Fixing Nature with Technology

Douthwaite gives numerous, solid examples of ways our social problems can be improved by technology but from the other sources, we are shown that there are other ways to go about this. Huesemann begins with saying that the idea of humans having the ability to improve upon nature is outdates and even to be falsified by science, specifically, biological evolution (Huesemann pg. 5). He backs this statement with Barry Commoner’s “There is no such thing as free lunch.” Basically saying that will all the great technologies we have today, there will always be negative affects of these advances. Michael and Joyce Huesemann touch more on the ideas revolving around natural selection. Natural selection “continuously optimizes the balanced functions of all species with respect to each other within ecosystems” (Huesemann pg. 7). This parts basically means that when humans interact and attempt to change outcomes using science and technology, they ultimately disturb the natural balance.


The negative effects of this technology are directly related to the exploitation of nature based both on the human activities and the speed which they are done (Huesemann pg. 8). The resilience of societies is limited, Huesemann provides a strong example in stating the extinction of indigenous cultures as well as animals proves this.

Unintended consequences are a proof that our technologies are failing, in order to actually succeed in trying to solve out social problems we must keep trying. At this point, scientists should have enough evidence to back their ideas on what may or may not work. On the larger scale, problems shouldn’t be attempted to be solved all at once but rather trial and error in the smallest ways possible in order to find a solution.
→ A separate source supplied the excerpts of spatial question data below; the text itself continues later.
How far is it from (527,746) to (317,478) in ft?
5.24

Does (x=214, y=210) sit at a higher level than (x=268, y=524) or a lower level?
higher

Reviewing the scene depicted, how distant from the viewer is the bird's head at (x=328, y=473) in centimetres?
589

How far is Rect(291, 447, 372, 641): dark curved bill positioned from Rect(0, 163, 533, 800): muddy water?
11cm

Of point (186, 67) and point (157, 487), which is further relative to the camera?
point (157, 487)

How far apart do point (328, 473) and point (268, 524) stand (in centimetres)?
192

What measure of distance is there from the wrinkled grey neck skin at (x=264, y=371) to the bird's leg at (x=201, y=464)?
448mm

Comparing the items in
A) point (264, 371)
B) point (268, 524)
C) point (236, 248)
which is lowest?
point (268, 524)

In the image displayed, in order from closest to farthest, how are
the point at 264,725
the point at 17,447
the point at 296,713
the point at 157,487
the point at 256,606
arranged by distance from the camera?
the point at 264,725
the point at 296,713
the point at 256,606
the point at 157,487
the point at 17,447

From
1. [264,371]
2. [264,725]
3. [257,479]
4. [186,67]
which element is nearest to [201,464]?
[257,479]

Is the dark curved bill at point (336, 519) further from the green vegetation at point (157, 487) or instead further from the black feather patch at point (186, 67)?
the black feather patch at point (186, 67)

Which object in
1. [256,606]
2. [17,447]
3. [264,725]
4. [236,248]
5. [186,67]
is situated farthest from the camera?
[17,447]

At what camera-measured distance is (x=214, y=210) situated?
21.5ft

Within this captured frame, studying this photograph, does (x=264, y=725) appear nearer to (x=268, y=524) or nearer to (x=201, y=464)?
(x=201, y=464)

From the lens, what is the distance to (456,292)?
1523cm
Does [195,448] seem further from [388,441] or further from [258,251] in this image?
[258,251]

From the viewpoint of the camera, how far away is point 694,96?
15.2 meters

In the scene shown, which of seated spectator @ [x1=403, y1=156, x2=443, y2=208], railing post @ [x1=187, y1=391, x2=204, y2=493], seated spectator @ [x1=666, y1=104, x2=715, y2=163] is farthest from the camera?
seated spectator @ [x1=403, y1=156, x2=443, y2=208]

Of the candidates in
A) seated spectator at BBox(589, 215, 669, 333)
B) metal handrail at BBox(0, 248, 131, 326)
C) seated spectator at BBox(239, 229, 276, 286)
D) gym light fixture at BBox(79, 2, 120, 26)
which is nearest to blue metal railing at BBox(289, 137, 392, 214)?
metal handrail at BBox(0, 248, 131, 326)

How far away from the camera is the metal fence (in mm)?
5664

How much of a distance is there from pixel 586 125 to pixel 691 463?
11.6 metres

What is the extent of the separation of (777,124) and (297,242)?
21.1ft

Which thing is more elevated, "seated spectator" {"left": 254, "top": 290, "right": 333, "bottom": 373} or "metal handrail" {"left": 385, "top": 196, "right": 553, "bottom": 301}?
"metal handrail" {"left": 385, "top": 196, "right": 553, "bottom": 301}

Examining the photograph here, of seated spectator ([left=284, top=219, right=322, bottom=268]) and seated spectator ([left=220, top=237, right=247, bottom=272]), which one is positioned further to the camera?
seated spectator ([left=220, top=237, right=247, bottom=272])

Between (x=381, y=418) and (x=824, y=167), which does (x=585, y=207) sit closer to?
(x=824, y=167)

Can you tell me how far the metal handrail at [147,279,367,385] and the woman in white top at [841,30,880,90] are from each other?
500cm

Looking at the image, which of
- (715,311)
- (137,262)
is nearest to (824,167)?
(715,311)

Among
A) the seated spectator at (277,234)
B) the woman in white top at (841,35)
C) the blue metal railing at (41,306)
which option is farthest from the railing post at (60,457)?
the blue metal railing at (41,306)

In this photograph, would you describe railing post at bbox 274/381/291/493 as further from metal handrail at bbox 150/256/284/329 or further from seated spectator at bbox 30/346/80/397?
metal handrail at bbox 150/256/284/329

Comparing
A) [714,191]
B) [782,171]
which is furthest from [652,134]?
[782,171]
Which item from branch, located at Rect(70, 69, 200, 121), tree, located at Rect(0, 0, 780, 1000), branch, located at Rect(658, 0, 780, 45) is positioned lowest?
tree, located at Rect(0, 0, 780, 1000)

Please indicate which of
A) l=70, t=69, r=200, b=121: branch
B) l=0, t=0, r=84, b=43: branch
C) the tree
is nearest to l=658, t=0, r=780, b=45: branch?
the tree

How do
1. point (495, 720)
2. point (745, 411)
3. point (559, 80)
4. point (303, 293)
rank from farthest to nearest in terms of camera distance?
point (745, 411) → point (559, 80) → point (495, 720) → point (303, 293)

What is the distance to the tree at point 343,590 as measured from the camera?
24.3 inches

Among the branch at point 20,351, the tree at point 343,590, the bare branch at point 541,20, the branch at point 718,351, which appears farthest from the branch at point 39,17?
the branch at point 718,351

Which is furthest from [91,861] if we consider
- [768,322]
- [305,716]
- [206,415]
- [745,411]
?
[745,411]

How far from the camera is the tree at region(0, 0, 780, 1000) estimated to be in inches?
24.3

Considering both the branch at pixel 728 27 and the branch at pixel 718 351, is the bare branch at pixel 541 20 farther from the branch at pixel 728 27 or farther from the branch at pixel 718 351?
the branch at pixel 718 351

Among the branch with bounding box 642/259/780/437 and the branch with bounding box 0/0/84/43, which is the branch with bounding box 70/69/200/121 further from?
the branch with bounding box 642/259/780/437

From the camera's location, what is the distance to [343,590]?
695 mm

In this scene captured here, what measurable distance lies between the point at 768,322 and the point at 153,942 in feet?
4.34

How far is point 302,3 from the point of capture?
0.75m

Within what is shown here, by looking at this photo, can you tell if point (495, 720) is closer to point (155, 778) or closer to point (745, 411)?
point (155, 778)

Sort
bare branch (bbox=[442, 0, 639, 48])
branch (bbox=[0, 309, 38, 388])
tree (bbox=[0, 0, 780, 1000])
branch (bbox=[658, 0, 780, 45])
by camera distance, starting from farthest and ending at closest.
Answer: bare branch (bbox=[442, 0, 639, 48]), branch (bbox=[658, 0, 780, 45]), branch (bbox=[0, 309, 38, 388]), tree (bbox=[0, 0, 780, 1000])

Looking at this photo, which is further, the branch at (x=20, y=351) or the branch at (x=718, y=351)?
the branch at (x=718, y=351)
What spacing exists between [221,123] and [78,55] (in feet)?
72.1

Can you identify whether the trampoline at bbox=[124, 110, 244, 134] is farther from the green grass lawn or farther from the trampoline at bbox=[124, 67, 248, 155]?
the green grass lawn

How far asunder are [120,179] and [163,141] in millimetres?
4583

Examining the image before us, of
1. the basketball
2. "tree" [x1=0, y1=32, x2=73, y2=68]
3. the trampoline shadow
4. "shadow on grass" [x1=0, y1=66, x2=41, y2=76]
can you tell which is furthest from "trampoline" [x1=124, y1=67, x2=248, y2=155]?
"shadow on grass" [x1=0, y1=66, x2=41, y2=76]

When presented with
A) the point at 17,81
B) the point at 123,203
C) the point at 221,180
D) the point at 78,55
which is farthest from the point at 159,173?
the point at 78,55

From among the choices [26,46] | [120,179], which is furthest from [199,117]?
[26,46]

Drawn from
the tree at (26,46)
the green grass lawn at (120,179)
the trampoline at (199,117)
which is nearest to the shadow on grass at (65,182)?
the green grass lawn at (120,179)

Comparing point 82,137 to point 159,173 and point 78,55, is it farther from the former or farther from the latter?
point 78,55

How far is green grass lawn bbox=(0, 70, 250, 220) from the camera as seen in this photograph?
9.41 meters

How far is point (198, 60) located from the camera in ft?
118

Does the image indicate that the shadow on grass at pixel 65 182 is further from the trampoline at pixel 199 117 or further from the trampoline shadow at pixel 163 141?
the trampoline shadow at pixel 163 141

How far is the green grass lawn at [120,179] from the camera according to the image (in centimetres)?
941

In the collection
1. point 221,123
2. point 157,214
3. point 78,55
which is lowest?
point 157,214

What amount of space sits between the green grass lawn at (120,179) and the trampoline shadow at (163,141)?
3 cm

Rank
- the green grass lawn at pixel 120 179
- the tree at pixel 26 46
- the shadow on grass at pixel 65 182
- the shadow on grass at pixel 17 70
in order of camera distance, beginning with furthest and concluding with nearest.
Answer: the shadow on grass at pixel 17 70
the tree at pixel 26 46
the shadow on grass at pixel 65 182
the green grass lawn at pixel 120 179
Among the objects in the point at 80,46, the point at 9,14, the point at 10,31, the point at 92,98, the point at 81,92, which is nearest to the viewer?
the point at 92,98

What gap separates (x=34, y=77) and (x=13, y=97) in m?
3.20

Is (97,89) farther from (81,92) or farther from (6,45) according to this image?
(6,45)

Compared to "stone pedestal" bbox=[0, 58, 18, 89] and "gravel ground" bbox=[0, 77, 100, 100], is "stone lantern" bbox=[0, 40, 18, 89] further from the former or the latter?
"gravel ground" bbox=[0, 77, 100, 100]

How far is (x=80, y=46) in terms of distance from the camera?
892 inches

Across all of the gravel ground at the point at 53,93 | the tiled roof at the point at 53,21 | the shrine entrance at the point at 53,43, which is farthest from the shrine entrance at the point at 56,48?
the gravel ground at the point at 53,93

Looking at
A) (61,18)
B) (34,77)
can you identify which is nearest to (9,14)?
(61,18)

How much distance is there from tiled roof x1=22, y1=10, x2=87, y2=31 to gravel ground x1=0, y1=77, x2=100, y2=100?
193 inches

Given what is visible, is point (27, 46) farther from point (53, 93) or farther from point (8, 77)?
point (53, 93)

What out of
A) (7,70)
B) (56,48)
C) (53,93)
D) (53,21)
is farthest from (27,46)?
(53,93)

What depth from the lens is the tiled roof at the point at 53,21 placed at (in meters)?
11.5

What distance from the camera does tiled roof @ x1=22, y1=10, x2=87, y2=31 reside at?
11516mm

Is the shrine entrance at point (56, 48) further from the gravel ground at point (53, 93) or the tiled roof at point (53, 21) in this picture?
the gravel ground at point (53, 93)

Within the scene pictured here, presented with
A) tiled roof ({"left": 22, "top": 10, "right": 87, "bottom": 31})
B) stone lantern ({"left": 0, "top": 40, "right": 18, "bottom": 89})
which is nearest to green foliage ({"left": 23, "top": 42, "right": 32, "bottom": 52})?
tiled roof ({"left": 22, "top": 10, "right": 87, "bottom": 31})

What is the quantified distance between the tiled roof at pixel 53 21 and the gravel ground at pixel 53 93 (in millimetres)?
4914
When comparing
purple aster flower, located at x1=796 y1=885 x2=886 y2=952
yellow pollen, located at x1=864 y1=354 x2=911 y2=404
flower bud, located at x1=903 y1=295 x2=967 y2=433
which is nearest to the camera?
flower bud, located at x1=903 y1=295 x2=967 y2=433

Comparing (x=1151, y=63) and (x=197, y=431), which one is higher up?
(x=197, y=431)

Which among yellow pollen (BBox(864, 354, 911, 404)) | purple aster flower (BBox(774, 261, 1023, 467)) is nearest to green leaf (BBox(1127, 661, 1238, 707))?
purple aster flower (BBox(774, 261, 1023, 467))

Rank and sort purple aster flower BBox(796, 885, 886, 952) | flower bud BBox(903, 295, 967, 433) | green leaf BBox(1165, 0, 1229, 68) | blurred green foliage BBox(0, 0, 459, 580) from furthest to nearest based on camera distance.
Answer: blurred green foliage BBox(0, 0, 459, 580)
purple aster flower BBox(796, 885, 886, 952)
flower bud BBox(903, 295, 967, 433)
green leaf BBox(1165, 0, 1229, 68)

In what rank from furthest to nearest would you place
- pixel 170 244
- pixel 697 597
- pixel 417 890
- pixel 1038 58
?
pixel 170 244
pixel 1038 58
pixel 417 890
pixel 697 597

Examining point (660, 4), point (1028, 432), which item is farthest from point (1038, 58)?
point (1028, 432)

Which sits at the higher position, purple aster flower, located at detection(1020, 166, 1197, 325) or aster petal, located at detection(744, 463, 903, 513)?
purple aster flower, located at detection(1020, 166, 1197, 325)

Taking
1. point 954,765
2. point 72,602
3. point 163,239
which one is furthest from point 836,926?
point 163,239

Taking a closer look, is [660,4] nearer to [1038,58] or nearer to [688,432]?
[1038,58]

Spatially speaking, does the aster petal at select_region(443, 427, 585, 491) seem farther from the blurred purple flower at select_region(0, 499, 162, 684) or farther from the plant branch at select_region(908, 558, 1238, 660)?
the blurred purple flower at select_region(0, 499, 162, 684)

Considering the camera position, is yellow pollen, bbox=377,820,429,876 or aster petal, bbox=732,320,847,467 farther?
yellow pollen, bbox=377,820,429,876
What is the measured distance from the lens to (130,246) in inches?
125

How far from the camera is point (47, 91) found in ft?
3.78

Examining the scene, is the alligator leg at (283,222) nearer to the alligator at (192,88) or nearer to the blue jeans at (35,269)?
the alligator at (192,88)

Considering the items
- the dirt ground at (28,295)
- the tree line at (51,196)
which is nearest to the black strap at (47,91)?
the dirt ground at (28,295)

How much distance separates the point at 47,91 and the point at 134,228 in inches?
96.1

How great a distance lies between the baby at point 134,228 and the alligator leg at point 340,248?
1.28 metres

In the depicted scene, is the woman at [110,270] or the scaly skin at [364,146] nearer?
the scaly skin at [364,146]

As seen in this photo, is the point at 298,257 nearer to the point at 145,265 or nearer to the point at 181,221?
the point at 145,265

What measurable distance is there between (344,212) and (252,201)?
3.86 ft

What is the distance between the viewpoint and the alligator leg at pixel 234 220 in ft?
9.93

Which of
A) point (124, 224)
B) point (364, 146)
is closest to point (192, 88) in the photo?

2 thoughts on “Fixing Nature with Technology”

  1. Hello Ryan!
    The “natural balance” of the Earth’s biosphere is extremely delicate and—I agree—easily thrown off by technological developments infiltrating its system. With caution, though, as you stated, “small steps” can allow progression for us as a species while still ensuring the environment which we inhabit remains healthy and capable of supporting future endeavors. Furthermore, while Douthewaite did provide several solid arguments as you mentioned in your post, I also believe that technology cannot be applied to every situation of the likes. Detailed contextual information (most often too detailed for us to fully conceptualize), and an extremely broad scope (which covers a variety of issues we may not consider) are both required for a successful technological solve; however, achieving these key pieces tends to be very unpractical. No matter what we do, humans will always “disturb the natural balance” in some way. Great post!

  2. I do agree that at this point in our progression of technology and science, scientists should understand what could work and what couldn’t work. We cannot run tests on a large-scale sample and expect there not to be any large consequences. To advance safely in trying fix our ecosystems, or even social problems, we must practice the experiments on a small scale so that test can be controlled and observed. If we were to unbalance the natural balance of the earth, unpredictable consequences could follow. In our part of this worlds history, we have access to so much power from technology. We need to use it in small doses to create and maintain a healthy outcome for improving our planet and society.